Professor working to make faster matter scanner
Earlier this year, Ozan Akkus, professor of mechanical and aerospace engineering, received a $280,000 grant from the National Science Foundation to create a new piece of imaging equipment, to be called FastRAM, that will be able to analyze materials over 100 times faster than current instruments can. Now, he is in the “initial stages of integrating components” to make this idea a reality.
Applications for FastRAM will vary from materials science and chemistry to forensics, arts and pharmacology.
The new device builds on the technology used in Raman microscopes. Raman spectroscopy enables the analysis of chemical bonds within a material. Traditionally the imaging is done point by point—each individual point in a sample is analyzed and then compiled into a distribution of chemical species (imagine constructing a picture by adding one pixel at a time).
Akkus and his colleagues developed the idea of sending a hundred focal points into the sample at once rather than just one. With this modification alone the process is expedited 100 fold. In addition, they are manipulating the way the reflected light is captured to further streamline the process.
Akkus will be working with co-principle investigators Dan Scherson, chemistry; Hatsuo Ishida, macromolecular science; and Andrew Rollins, biomedical engineering. They have also received $60,000 in funding from both the Case School of Engineering and the Ohio Board of Regents.
Part of the challenge of securing this grant was demonstrating a wide variety of applications for a device that did not yet exist. The idea for the FastRAM stemmed from Akkus’s own research in analyzing tooth decay, and he then had to implore other faculty to envision using this device in their own research. Applications of the device uncovered in the grant proposal process include studying meteorites found in Antarctica, deciphering between real and forged artwork, identifying contraband material and analyzing the chemical changes in lithium ion batteries.
Within the next year and a half, Akkus and his colleagues not only have to build the device, but also run applications of the machine and assess the performance. In addition, they will be developing user manuals or video guides to allow accessibility to a wide variety of users.
Akkus also has plans to incorporate the device into the undergraduate curriculum.
“One of our plans is to include this device as a lab session in one of our undergraduate measurements lab,” said Akkus. “Particularly for imaging the flame to study combustion, to see different phases of gas forming at different locations within a candle flame for instance. It wouldn’t be one cool device locked up in a lab.”
Akkus sees a future direction for his research with this device in the realm of histology, or the study of cells, especially in relation to cancer diagnosis. He hopes specific chemical signatures of cancer can be identified for early detection of disease.

**DATA PROVIDED:**

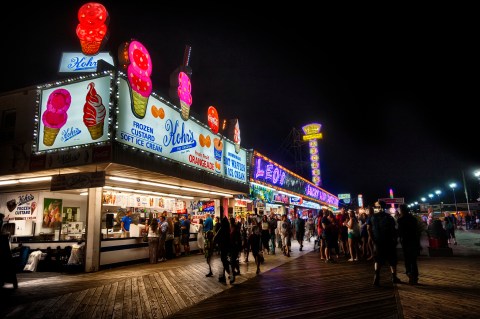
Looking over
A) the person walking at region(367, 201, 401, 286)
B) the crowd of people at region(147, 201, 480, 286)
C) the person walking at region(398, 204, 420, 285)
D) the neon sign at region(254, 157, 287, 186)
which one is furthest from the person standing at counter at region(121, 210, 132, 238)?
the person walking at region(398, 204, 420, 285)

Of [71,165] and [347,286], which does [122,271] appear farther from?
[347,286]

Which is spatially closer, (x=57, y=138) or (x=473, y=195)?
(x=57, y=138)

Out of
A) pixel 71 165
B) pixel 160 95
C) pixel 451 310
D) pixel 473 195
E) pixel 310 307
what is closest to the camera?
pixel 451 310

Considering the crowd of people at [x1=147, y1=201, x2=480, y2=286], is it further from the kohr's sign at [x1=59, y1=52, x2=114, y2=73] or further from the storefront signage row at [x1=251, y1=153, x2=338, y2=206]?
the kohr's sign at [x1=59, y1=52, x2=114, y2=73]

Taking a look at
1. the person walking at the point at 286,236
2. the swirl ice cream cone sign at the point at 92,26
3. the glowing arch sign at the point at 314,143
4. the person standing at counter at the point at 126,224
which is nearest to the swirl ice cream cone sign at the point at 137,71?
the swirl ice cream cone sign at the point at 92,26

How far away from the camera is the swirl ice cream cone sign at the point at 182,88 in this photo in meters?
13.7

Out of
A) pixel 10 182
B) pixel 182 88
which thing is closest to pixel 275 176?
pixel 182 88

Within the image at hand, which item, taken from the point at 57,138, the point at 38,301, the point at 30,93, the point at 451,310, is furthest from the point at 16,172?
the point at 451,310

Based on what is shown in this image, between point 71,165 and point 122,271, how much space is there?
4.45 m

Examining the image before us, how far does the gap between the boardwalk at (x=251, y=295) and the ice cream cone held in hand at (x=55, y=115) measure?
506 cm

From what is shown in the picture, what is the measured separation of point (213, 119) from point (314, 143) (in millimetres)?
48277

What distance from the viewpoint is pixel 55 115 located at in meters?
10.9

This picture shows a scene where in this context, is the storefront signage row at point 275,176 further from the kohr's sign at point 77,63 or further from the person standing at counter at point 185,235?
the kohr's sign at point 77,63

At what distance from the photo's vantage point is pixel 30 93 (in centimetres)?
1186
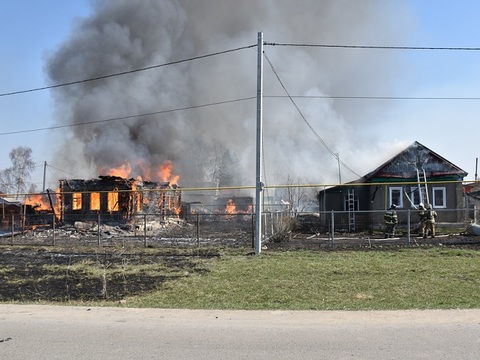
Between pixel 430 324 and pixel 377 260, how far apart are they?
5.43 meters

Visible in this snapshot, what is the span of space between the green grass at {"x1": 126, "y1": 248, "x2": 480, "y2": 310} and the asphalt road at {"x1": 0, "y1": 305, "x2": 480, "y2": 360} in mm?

**WHAT NEEDS TO BE DONE:** From the article on the FastRAM scanner above, copy word for word the passage that begins with "Akkus and his colleagues developed" and ends with "Board of Regents.".

**RESULT FOR THIS EXERCISE:**
Akkus and his colleagues developed the idea of sending a hundred focal points into the sample at once rather than just one. With this modification alone the process is expedited 100 fold. In addition, they are manipulating the way the reflected light is captured to further streamline the process.
Akkus will be working with co-principle investigators Dan Scherson, chemistry; Hatsuo Ishida, macromolecular science; and Andrew Rollins, biomedical engineering. They have also received $60,000 in funding from both the Case School of Engineering and the Ohio Board of Regents.